Position the rack in the middle of the oven and preheat oven to 325° F. Coat the pan with cooking spray, then lay a round of parchment in the bottom, and then coat the top of the parchment with cooking spray. Dust flour all the way around the sides and the bottom and tap out any extra. The panforte will be very sticky, so you want the pan to be well-prepared.
In the large bowl, toss together prepared almonds, hazelnuts, figs, apricots, and orange peels.
In the medium bowl, whisk together the flour, cinnamon, cocoa powder, salt, nutmeg, cloves, and ground pepper. Make sure all the dry ingredients are thoroughly combined. Add the dry ingredients to the fruit and nuts and toss together until everything is thoroughly coated.

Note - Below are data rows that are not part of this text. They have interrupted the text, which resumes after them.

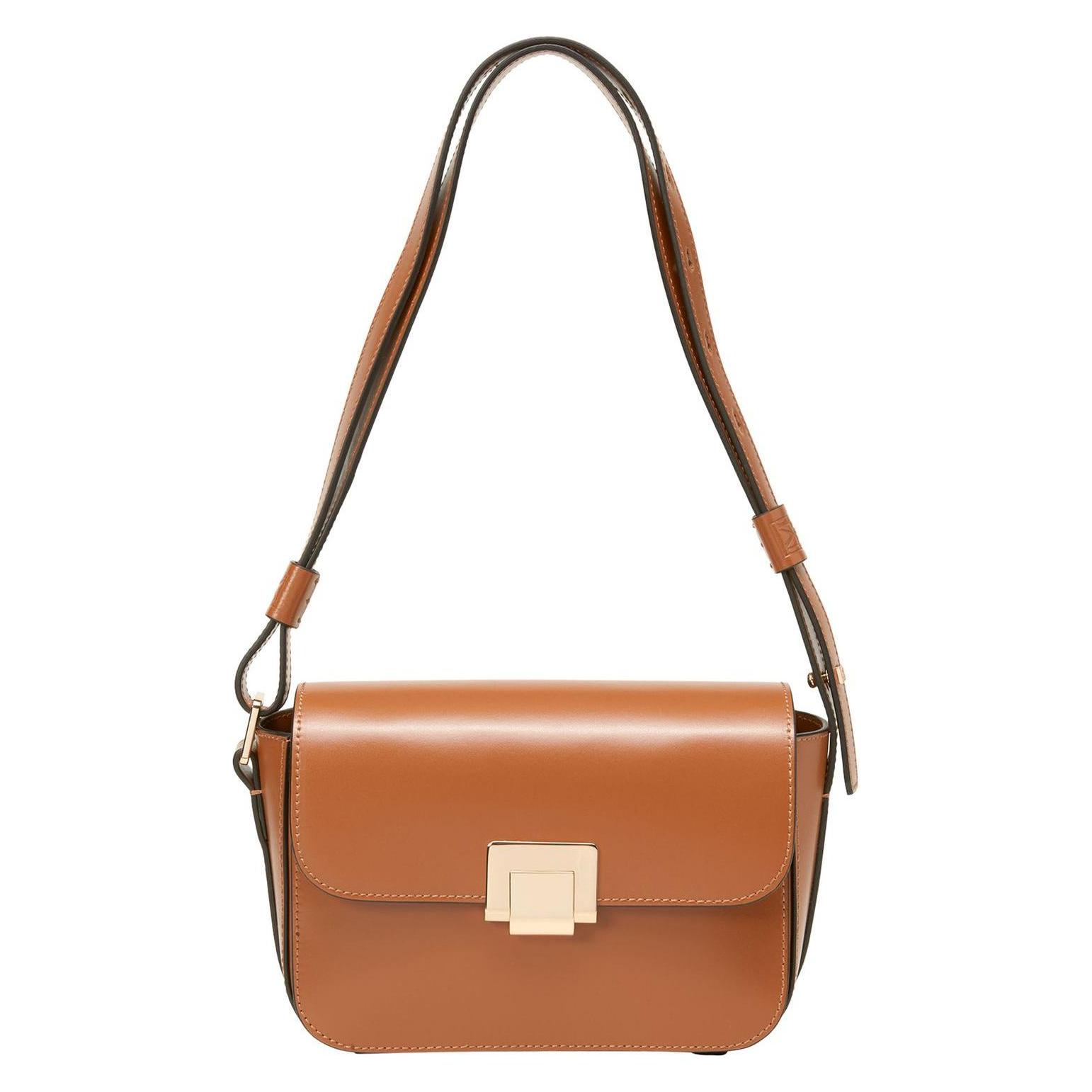 Marc O'Polo, Damen, Handtasche, Thora Crossbody Bag, Braun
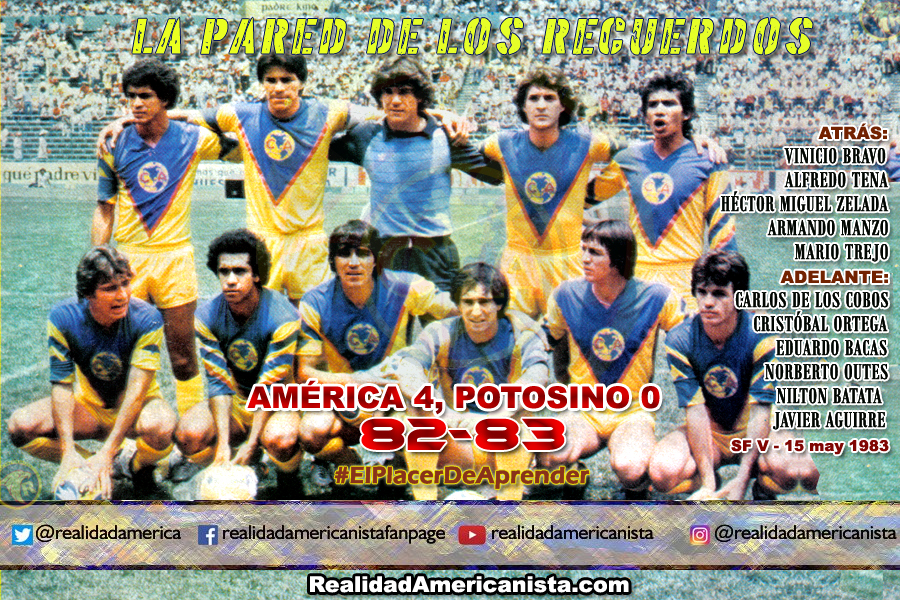 134 club america potosino 82 83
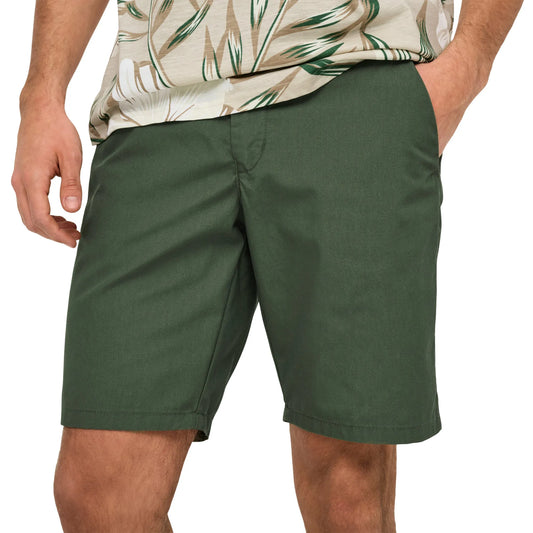 Only & Sons Kal Chino Short (22034682-BEETLE) Men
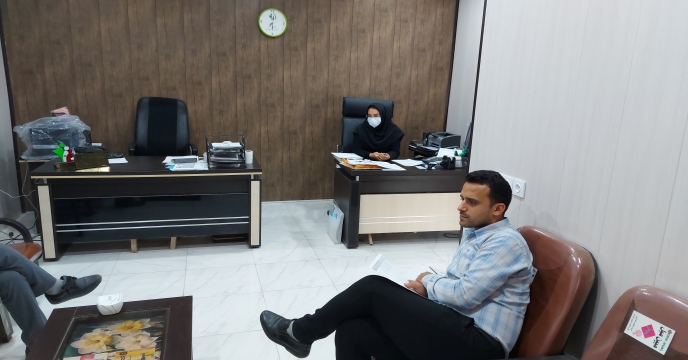 بازدید مدیر شرکت خدمات حمایتی کشاورزی استان بوشهر از کارگزاری تعاونی روستایی شقایق شهر آبپخش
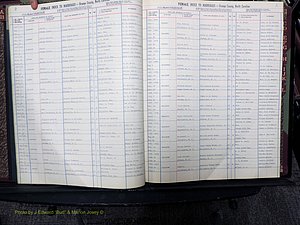 Orange Co, NC, Marriages, Female, A-L, 1911-1964 (105).JPG
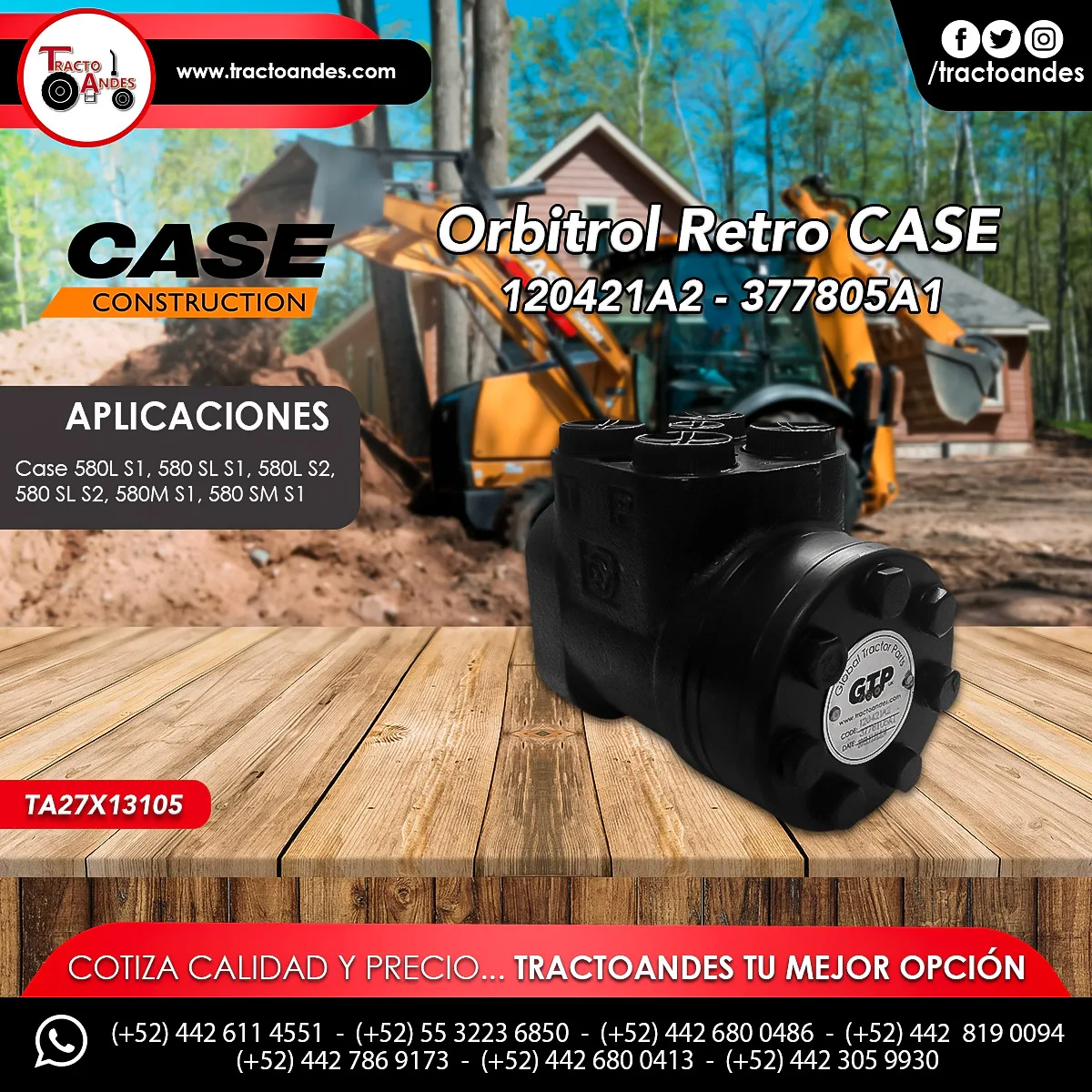 Orbitrol Retro Case - 120421A2 - 377805A1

In the medium sauce pan with the candy thermometer attached, add the sugar, honey and butter and cook over medium heat until the temperature reaches 217° F. Remove the pan from the heat and remove the candy thermometer. Quickly pour the sugar mixture over the fruit and nuts mixture and stir together with a nonstick spatula until everything is thoroughly coated.
Pour into the prepared baking pan and spread the mixture around evenly.
Bake for 15 to 20 minutes or until the surface is bubbly. Remove from the oven and allow to cool completely in the pan on a wire rack.
To serve, dust with powdered sugar and cut into thin slices. Wrap in parchment and plastic wrap to store.